Peruvian President Ollanta Humala has sworn in a new team of ministers in a shake-up that could lead to harsher crackdowns on social protests but will leave the country's free-market economic model in place.
Humala, who was a soldier before becoming a politician, chose Oscar Valdes, a former army officer who was his instructor in the military, to be prime minister on Monday.
He replaces Salomon Lerner, a businessman who helped Humala shed his left-wing image to win elections in June, forged ties with investors and led efforts to solve social disputes through dialogue during his short five-month tenure.
Humala also replaced 10 of his 19 ministers in a swearing-in ceremony, but reappointed Finance Minister Luis Miguel Castilla, who is well-regarded by Wall Street for his management of one of the world's fastest-growing economies.
Trade Minister Jose Luis Silva, who has pushed an ambitious free-trade agenda for the Andean country, also stayed in his post.
Critics said the promotion of Valdes, who had been interior minister, meant the government would be less willing to negotiate with rural communities opposed to billions of dollars in new mining and oil projects, and quicker to use authoritarian tactics to break up a growing number of protests.
'Militarization of the government'
Former president Alejandro Toledo announced on Sunday that his party was leaving Peru's ruling coalition following the appointment of Valdes.
"We don't support the militarization of the government of Humala, which was democratically elected," former President Alejandro Toledo told reporters.
Toledo, an unsuccessful presidential candidate this year, said his Peru Possible party would distance itself from the ruling party, Gana Peru, but still vote with it in Congress where it has a working majority.
Peru Possible had held two ministerial posts, defence and labour, but chose not to participate in the cabinet after the shuffle.
"We don't have any faith in Valdes," said Gregorio Santos, governor of the region of Cajamarca, who has opposed a $4.8bn gold mine proposed by US-based Newmont Mining.
"He isn't interested in dialogue at a time when the government is going to face social conflicts," he told the newspaper El Comercio.
'More work, less talk'
Valdes dismissed worries Humala would lead as a strongman, but said that as prime minister he would introduce order in a cabinet that had at times appeared disjointed and full of clashing personalities.
"This isn't a militarization of the government," Valdes said on television. "There were errors in co-ordination that will be fixed.
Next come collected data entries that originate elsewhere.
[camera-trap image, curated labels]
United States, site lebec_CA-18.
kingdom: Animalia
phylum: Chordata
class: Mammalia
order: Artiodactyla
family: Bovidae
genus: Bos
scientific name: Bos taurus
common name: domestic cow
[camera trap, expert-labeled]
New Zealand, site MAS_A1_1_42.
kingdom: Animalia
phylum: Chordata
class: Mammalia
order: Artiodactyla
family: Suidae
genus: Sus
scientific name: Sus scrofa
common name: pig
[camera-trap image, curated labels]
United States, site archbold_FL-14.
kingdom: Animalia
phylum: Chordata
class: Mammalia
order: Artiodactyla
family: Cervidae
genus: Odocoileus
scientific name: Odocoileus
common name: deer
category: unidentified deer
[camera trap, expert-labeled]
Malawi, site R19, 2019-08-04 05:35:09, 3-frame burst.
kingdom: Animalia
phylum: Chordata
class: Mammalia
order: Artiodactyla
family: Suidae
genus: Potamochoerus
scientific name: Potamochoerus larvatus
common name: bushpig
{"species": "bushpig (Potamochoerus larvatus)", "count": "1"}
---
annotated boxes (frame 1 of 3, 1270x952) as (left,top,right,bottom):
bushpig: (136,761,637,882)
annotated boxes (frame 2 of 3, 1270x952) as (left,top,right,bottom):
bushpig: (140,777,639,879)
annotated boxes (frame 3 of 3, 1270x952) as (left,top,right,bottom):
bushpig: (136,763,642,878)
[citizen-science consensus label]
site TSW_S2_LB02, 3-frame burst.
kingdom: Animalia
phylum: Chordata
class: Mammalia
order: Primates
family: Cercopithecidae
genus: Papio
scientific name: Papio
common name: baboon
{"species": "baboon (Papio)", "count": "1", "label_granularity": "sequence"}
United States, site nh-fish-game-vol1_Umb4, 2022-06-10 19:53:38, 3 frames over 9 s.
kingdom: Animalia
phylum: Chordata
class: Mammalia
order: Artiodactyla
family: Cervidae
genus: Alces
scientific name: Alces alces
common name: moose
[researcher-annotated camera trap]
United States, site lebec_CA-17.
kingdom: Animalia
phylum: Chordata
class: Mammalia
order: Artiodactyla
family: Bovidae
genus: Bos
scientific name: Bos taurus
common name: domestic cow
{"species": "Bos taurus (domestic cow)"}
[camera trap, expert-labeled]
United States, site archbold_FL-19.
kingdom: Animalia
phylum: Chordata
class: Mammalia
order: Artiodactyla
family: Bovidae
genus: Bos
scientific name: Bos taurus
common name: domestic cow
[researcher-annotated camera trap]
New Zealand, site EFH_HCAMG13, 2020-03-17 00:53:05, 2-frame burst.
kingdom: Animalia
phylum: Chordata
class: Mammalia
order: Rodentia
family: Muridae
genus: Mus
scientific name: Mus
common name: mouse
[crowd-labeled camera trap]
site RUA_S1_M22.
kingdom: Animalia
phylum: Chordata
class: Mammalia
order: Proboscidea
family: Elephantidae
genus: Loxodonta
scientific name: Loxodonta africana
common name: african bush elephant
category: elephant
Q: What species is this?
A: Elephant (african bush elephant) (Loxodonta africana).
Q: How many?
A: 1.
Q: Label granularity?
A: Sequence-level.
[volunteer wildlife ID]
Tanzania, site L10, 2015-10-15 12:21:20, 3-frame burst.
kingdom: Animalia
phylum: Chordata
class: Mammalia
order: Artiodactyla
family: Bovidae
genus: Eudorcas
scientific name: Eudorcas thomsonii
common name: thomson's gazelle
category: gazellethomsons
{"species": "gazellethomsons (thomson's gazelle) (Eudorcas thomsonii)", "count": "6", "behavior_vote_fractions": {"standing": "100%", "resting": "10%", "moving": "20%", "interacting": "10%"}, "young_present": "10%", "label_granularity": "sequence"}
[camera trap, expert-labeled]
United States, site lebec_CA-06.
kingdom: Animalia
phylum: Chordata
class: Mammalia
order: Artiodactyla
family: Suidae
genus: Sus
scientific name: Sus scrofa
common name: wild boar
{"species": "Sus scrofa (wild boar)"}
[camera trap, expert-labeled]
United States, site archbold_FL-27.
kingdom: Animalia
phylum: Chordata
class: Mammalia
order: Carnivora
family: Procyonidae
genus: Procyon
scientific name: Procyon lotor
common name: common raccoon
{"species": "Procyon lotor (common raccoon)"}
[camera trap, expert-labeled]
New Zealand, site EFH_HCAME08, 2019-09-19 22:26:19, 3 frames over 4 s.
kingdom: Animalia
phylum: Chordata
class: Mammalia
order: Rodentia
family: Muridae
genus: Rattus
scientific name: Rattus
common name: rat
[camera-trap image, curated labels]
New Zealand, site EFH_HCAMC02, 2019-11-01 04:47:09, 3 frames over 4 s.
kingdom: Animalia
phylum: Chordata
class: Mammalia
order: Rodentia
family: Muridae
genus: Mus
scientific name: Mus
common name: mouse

This cabinet will work more and talk less."
Humala declared a state of emergency last week that gave the army and police special powers to quash roadblocks against Newmont's Conga project, the first real sign of his willingness to use tough tactics since he took office in July.
Days later, Peru's counterterrorism police detained two leaders of the protest as the crackdown widened.
Valdes reportedly had urged Humala to take tough measures, frustrated that Lerner's efforts to negotiate a truce over Conga had failed and worried that Humala would face more protests nationwide.
More than 200 disputes nationwide have threatened to delay $50bn in planned mining and oil projects that Humala says would fuel economic growth for years.
The projects often anger rural communities worried about pollution, losing control of scarce water supplies, or getting their share of lucrative mining profits.
Since taking office in July, Humala has raced to steer more social spending to rural areas to defuse community opposition to natural resource projects in poor towns left behind by Peru's decade-long economic boom.
Despite his relatively high approval rating of 59 per cent, he has found it difficult to mediate conflicts and has labelled as "intransigent" the protesters who had hoped he would usher in a period of rapid social change.